Document segment>
• • • • • • •
While such reports are helpful in raising issues of concern, they do not provide the kind of information necessary to describe who is most likely to be affected, under what conditions they'll be affected, and with what amounts of MSG. They are not controlled studies done in a scientifically credible manner. 
*
1995 FASEB Report*

 Prompted by continuing public interest and a flurry of glutamate-related studies in the late 1980s, FDA contracted with FASEB in 1992 to review the available scientific data. The agency asked FASEB to address 18 questions dealing with: 


the possible role of MSG in eliciting MSG symptom complex
the possible role of dietary glutamates in forming brain lesions and damaging nerve cells in humans
underlying conditions that may predispose a person to adverse effects from MSG
 the amount consumed and other factors that may affect a person's response to MSG
the quality of scientific data and previous safety reviews.
 FASEB held a two-day meeting and convened an expert panel that thoroughly reviewed all the available scientific literature on this issue.
• • • • • • •
Supplied entries>
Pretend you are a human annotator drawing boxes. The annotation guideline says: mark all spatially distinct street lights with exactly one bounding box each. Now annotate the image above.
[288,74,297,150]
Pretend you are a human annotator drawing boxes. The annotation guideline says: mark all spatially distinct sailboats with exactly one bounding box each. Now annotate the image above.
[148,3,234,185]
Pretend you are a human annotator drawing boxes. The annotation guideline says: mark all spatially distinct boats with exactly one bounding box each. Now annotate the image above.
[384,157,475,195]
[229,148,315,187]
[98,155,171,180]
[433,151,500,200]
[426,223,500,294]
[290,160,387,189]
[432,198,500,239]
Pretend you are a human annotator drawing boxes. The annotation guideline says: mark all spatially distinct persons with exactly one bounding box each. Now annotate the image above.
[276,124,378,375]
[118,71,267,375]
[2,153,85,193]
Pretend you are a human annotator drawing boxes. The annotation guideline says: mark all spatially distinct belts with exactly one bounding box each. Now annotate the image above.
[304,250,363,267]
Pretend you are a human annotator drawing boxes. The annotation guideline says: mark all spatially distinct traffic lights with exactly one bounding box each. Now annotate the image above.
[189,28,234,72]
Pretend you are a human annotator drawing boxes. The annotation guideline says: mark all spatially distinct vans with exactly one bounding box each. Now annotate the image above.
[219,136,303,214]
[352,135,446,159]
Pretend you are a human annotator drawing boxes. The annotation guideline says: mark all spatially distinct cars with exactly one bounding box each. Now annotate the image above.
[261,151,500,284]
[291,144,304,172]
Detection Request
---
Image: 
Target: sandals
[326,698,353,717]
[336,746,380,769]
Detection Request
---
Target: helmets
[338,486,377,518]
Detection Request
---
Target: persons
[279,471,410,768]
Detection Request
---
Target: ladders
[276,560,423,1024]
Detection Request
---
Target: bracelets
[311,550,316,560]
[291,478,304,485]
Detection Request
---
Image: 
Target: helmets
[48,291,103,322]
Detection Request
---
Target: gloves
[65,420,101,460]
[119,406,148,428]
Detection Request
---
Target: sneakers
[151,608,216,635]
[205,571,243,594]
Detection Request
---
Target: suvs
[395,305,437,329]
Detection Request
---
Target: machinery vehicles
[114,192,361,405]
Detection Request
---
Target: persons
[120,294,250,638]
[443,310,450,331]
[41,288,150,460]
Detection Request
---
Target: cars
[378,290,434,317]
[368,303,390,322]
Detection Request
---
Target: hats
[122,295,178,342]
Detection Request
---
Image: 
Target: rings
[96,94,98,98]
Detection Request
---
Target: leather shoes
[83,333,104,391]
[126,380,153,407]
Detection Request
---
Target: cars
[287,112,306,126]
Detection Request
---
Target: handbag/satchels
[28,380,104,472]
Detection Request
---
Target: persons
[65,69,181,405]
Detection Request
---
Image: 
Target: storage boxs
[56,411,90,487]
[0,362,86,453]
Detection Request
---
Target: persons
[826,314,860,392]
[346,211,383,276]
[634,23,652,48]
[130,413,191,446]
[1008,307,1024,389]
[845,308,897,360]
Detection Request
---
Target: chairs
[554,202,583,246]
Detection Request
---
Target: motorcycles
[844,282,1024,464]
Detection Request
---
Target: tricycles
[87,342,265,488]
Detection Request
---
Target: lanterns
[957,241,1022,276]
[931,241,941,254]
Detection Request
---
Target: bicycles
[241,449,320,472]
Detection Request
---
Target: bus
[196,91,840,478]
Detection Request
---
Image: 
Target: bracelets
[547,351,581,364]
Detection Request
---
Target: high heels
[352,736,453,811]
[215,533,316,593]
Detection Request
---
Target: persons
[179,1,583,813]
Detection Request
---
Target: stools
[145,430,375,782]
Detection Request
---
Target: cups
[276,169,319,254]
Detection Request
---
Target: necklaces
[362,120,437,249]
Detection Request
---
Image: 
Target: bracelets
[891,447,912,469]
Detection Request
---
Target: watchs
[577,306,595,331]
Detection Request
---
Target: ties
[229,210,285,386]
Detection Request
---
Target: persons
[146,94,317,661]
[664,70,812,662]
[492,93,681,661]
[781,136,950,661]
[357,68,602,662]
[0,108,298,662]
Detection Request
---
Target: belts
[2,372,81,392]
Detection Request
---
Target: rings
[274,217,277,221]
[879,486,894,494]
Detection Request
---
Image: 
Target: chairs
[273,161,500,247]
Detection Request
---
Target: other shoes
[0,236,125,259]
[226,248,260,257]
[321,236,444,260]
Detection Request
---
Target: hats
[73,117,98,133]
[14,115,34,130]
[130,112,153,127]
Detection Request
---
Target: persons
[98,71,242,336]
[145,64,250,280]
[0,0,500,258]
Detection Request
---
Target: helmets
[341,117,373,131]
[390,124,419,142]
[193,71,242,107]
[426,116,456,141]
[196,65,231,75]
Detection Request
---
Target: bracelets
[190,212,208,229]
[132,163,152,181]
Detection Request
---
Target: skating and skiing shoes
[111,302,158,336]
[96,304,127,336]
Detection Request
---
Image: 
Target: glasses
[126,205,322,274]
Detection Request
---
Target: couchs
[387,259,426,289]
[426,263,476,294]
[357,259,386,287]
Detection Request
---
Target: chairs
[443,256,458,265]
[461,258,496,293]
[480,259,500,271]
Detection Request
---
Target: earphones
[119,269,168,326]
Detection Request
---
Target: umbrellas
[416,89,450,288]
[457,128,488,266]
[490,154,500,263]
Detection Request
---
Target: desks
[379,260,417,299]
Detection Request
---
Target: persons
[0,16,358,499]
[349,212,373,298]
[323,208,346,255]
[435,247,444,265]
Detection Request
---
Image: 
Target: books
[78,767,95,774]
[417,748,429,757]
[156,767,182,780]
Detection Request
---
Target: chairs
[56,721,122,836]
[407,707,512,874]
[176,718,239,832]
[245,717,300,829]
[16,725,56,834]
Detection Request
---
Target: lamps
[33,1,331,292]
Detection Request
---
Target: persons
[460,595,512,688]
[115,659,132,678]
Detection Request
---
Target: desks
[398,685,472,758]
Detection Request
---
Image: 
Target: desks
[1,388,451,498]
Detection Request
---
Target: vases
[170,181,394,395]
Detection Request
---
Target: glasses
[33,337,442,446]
• • • • • • •
Work instruction A> Decide whether each statement agrees with the MSG passage, answering yes or no and quoting the deciding words. (i) FDA contracted with FASEB in 1992. (ii) The agency gave FASEB 12 questions to address. (iii) FASEB held a one-day meeting.
Work instruction B> Pick up the MSG passage after its final sentence and continue writing it.
The items have no connection to the MSG passage.

Exercise output A>
(i) Yes: "FDA contracted with FASEB in 1992 to review the available scientific data."
(ii) No: "The agency asked FASEB to address 18 questions."
(iii) No: "FASEB held a two-day meeting."

Exercise output B>
FASEB completed the final report, over 350 pages long, and delivered it to FDA on July 31, 1995. While not a new study, the report offers a new safety assessment based on the most comprehensive existing evaluation to date of glutamate safety. 

Among the report's key findings: 


An unknown percentage of the population may react to MSG and develop MSG symptom complex, a condition characterized by one or more of the following symptoms:
 burning sensation in the back of the neck, forearms and chest
numbness in the back of the neck, radiating to the arms and back
tingling, warmth and weakness in the face, temples, upper back, neck and arms
facial pressure or tightness
chest pain
headache
nausea
rapid heartbeat
bronchospasm (difficulty breathing) in MSG-intolerant people with asthma
drowsiness
weakness.
In otherwise healthy MSG-intolerant people, the MSG symptom complex tends to occur within one hour after eating 3 grams or more of MSG on an empty stomach or without other food. A typical serving of glutamate-treated food contains less than 0.5 grams of MSG. A reaction is most likely if the MSG is eaten in a large quantity or in a liquid, such as a clear soup.
Severe, poorly controlled asthma may be a predisposing medical condition for MSG symptom complex.
No evidence exists to suggest that dietary MSG or glutamate contributes to Alzheimer's disease, Huntington's chorea, amyotrophic lateral sclerosis, AIDS dementia complex, or any other long-term or chronic diseases.
No evidence exists to suggest that dietary MSG causes brain lesions or damages nerve cells in humans.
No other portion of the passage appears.